* Texto
┌──
Primer acto. Se levanta el telón. Piso decimotercero de un lujoso edificio de Achrafieh, el Beirut cristiano. Llamo al timbre. Una filipina ataviada con el uniforme de empleada doméstica abre tímidamente la puerta de servicio y pregunta quién soy. Ruido. Un hombre blanco elegantemente vestido aparece en la cocina y me echa un rápido vistazo. Al comprobar horrorizado que mi piel es blanca obliga a la filipina a cerrar la puerta con una mirada de odio. Hay que repetir la escena. A un europeo jamás se le hace entrar por la cocina. Uno no se pasa años de su vida años cobrando como intermediario en todo tipo de chanchullos turbios para que ahora la chacha venga a joderte la fiesta dando la bienvenida a las visitas por el sitio donde te dejan las hortalizas y la fruta.
└──
* Registros
┌──
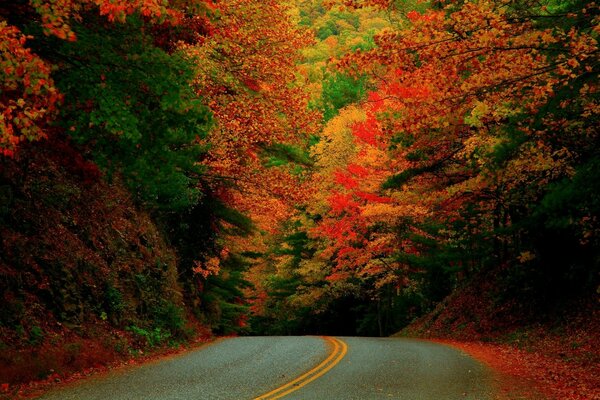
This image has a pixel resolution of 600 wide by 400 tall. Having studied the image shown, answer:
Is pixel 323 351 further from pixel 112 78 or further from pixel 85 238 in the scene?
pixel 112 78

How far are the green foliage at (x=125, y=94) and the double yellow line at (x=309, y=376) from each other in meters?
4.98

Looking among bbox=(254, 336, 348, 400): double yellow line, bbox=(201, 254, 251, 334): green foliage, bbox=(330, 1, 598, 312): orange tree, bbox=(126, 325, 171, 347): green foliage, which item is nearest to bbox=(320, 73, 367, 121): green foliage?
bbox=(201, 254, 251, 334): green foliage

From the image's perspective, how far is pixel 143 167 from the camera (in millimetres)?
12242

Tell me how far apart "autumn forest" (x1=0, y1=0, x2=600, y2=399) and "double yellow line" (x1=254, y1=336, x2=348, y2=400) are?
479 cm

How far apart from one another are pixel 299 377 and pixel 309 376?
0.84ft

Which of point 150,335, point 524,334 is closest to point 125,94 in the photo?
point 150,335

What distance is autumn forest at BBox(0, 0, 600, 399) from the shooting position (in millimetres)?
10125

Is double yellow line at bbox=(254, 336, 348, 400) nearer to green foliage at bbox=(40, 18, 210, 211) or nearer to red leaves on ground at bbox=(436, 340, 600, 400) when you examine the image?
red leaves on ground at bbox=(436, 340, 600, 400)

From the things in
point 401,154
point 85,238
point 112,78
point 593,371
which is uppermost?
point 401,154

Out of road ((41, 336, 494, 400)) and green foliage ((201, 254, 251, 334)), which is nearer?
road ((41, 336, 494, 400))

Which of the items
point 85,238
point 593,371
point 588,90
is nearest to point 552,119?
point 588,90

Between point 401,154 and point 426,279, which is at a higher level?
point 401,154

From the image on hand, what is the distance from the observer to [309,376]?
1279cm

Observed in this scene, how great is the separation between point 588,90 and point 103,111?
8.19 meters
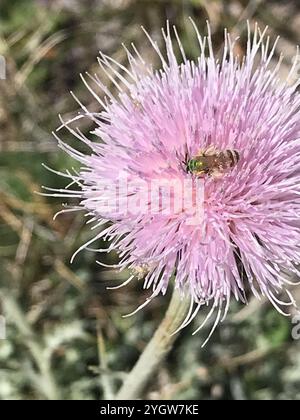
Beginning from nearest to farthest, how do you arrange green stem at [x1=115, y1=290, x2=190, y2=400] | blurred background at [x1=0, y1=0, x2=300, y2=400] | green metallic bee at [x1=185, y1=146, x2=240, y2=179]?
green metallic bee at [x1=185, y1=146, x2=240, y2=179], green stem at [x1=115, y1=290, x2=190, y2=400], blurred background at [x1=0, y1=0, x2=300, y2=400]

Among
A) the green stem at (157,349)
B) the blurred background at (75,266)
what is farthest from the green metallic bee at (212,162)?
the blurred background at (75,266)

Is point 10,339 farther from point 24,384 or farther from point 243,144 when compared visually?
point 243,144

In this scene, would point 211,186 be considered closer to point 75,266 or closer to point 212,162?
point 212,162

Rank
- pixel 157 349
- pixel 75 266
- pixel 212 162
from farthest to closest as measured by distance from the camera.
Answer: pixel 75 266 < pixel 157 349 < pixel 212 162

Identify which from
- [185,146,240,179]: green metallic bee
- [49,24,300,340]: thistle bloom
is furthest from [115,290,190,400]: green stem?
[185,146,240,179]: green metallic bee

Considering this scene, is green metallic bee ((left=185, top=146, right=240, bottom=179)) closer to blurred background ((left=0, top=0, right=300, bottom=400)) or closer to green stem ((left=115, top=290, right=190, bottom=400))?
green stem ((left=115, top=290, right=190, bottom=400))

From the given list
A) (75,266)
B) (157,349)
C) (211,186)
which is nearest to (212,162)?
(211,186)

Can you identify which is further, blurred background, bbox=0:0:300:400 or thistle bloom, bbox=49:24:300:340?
└──
* Qué hacer
Copia, en el orden en que aparecen en el texto, todas las oraciones que tienen cuatro palabras o menos.

* Respuesta escrita
Primer acto.
Se levanta el telón.
Llamo al timbre.
Ruido.